Advanced video analytics require even more consideration
Unlike simple video analytics applications where the video is analyzed and checked for anomalies, then generates an alarm when applicable, advanced video analytics go a step further and also record metadata for future searching. For example, with advanced analytics, organizations can review recorded video and query the application to identify any number of criteria—shirt color, size, object type, speed, trajectory, aspect ratio, or even license plate numbers.

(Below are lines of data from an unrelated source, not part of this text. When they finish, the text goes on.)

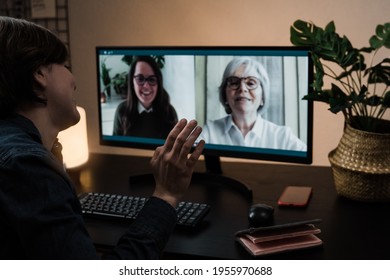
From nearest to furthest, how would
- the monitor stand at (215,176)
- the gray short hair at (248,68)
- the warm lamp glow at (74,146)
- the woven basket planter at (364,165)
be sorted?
the woven basket planter at (364,165)
the gray short hair at (248,68)
the monitor stand at (215,176)
the warm lamp glow at (74,146)

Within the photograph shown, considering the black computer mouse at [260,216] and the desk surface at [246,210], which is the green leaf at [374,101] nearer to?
the desk surface at [246,210]

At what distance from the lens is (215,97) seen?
4.87 ft

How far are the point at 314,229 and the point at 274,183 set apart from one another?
1.47 feet

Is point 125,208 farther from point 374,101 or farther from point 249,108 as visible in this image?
point 374,101

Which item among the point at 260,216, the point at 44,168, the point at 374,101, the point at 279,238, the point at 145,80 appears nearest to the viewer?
the point at 44,168

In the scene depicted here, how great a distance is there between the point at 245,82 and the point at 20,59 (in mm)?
715

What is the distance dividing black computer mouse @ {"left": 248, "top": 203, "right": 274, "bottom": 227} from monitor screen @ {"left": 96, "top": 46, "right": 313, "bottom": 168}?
0.86 feet

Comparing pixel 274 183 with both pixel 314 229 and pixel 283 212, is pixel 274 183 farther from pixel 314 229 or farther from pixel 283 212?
pixel 314 229

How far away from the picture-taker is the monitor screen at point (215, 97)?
4.57 feet

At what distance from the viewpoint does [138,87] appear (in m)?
1.57

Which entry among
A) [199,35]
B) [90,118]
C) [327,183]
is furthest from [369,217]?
[90,118]

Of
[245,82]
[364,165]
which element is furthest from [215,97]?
[364,165]

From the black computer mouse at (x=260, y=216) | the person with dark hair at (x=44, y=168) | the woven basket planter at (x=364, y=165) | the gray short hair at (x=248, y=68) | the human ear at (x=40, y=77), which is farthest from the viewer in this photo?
the gray short hair at (x=248, y=68)

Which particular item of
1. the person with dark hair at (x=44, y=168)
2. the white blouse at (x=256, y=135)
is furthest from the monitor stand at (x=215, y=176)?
the person with dark hair at (x=44, y=168)
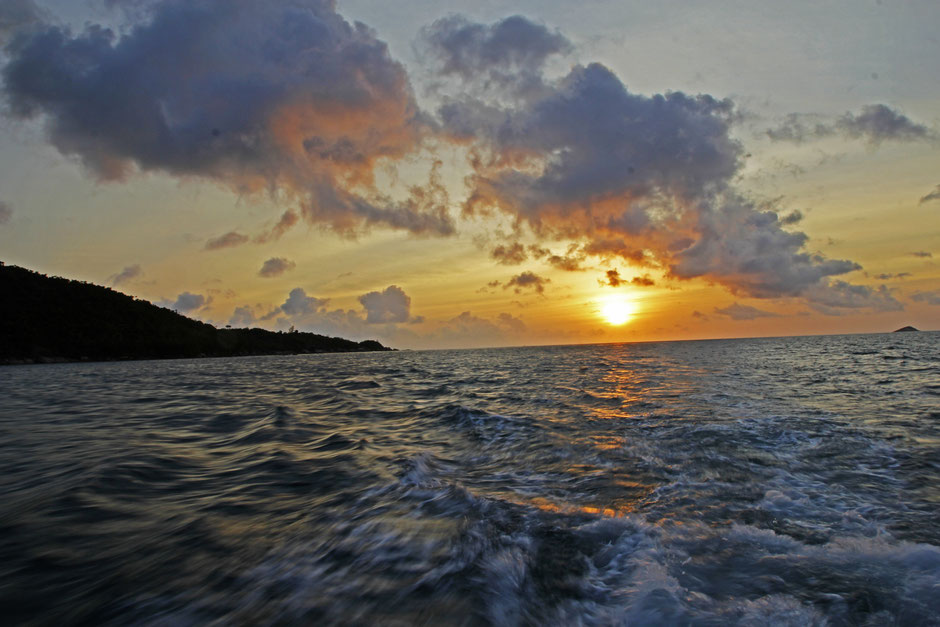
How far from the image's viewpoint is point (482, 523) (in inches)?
247

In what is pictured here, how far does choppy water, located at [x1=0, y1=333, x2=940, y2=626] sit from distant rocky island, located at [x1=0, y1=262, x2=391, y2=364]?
3823 inches

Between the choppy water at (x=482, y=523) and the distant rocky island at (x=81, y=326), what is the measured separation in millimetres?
97093

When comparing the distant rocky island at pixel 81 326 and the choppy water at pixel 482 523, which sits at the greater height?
the distant rocky island at pixel 81 326

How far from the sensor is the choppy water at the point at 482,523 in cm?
421

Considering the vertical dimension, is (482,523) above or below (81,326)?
below

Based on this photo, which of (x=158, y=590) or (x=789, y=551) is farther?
(x=789, y=551)

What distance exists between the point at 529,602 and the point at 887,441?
1081 centimetres

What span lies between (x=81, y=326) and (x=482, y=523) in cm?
12053

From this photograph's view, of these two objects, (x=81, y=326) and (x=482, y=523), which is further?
(x=81, y=326)

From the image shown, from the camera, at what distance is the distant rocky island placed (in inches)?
3253

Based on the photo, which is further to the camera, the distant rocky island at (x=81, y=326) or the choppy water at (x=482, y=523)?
the distant rocky island at (x=81, y=326)

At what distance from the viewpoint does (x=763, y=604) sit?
13.4ft

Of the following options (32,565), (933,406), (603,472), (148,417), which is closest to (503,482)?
(603,472)

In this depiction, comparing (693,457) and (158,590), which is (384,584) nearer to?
(158,590)
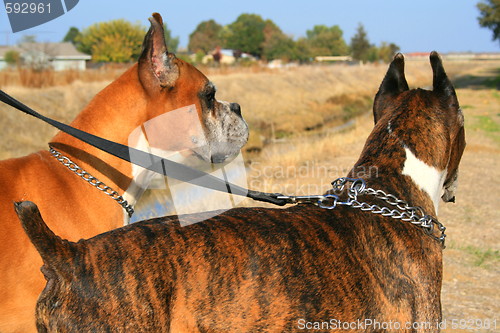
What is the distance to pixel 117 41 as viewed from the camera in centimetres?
4681

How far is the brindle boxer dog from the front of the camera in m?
2.06

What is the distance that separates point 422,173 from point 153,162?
6.09ft

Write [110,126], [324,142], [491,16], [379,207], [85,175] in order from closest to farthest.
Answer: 1. [379,207]
2. [85,175]
3. [110,126]
4. [324,142]
5. [491,16]

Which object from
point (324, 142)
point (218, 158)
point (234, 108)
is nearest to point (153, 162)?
point (218, 158)

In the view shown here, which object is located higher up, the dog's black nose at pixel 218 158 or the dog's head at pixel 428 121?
the dog's head at pixel 428 121

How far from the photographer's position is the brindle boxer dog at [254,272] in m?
2.06

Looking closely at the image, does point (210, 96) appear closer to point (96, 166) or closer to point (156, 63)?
point (156, 63)

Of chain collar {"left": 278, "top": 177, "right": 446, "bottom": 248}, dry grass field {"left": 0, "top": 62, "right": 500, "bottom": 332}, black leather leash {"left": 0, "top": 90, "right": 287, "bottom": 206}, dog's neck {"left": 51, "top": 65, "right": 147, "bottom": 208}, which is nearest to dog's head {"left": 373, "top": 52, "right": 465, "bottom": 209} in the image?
chain collar {"left": 278, "top": 177, "right": 446, "bottom": 248}

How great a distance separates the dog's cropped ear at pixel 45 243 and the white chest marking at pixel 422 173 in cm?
199

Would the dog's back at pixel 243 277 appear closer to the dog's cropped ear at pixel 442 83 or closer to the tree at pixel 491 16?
the dog's cropped ear at pixel 442 83

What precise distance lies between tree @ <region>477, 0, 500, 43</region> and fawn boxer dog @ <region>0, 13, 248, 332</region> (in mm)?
45126

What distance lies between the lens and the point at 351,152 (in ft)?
53.2

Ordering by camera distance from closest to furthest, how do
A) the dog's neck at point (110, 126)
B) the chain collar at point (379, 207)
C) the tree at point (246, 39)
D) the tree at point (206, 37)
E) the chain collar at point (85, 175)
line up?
the chain collar at point (379, 207) → the chain collar at point (85, 175) → the dog's neck at point (110, 126) → the tree at point (206, 37) → the tree at point (246, 39)

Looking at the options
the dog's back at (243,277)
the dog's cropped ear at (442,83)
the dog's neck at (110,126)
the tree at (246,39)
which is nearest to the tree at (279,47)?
the tree at (246,39)
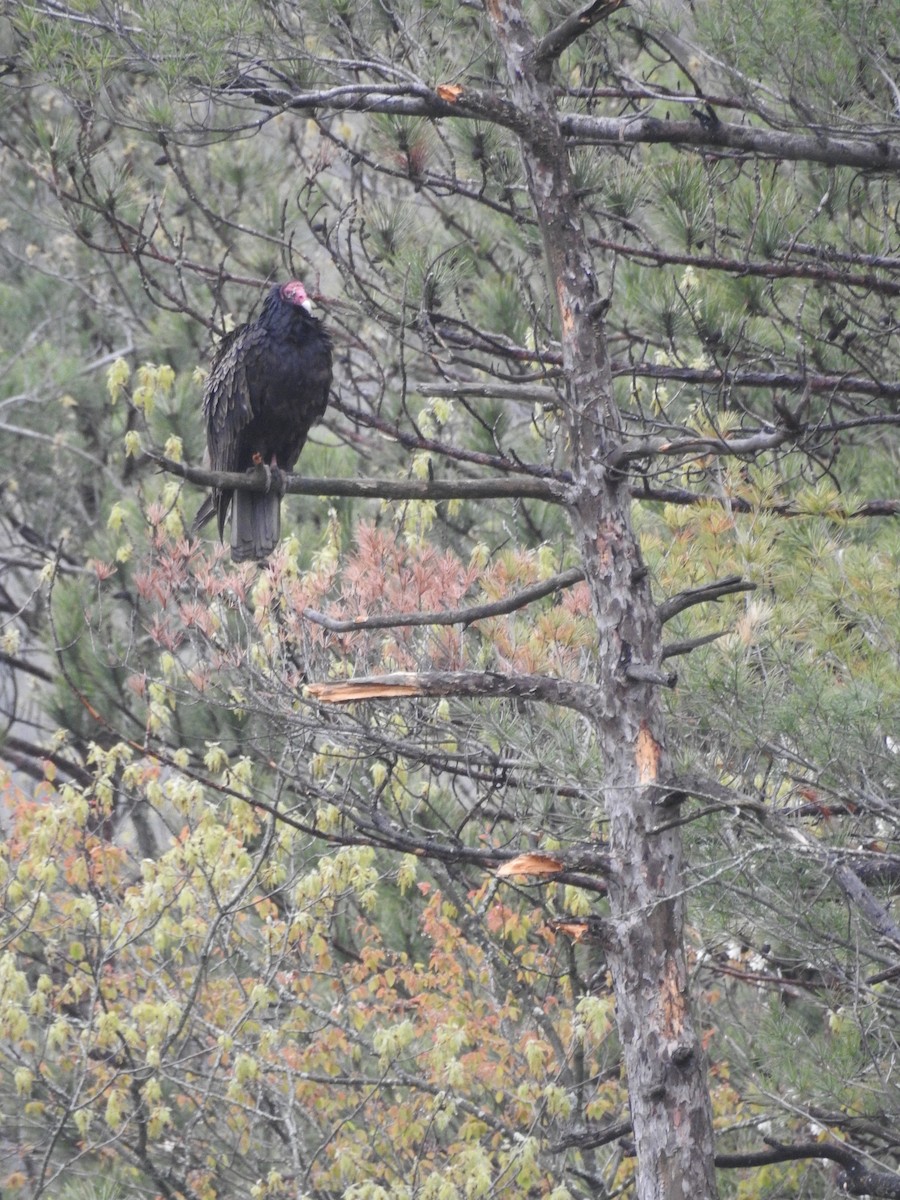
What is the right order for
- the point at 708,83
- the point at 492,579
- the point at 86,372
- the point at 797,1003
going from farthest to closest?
1. the point at 86,372
2. the point at 797,1003
3. the point at 708,83
4. the point at 492,579

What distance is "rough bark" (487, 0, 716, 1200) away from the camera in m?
3.36

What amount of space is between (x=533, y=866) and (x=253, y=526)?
1.96 meters

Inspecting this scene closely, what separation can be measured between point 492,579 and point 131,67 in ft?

Leveraging the metadata generated by advanced video analytics requires that the video stream and its metadata are stored on the NVR. The video management system (VMS) must be able to interface with the NVR in order to query this metadata as part of a forensic search. As a result, video analytics and VMS vendors need to partner closely for seamless integration of the two systems. Because of this, it is not uncommon for highly sophisticated video analytics applications to be offered as a single source solution.
Carefully weighing the options
It’s clear that when a security operation is considering deploying either edge- or server-based video analytics, the environment in question will be a major determining factor. Remote locations with limited bandwidth are ideally suited for edge analytics, which can be an effective, affordable solution. Server-based analytics give organizations more options as they have more CPU power, can run more than one analytics application per camera, and are camera agnostic, offering freedom of choice and flexibility.
When you work with organizations to consider all of the options listed above, combined with the characteristics of the particular environment, the best choice for the organization should emerge.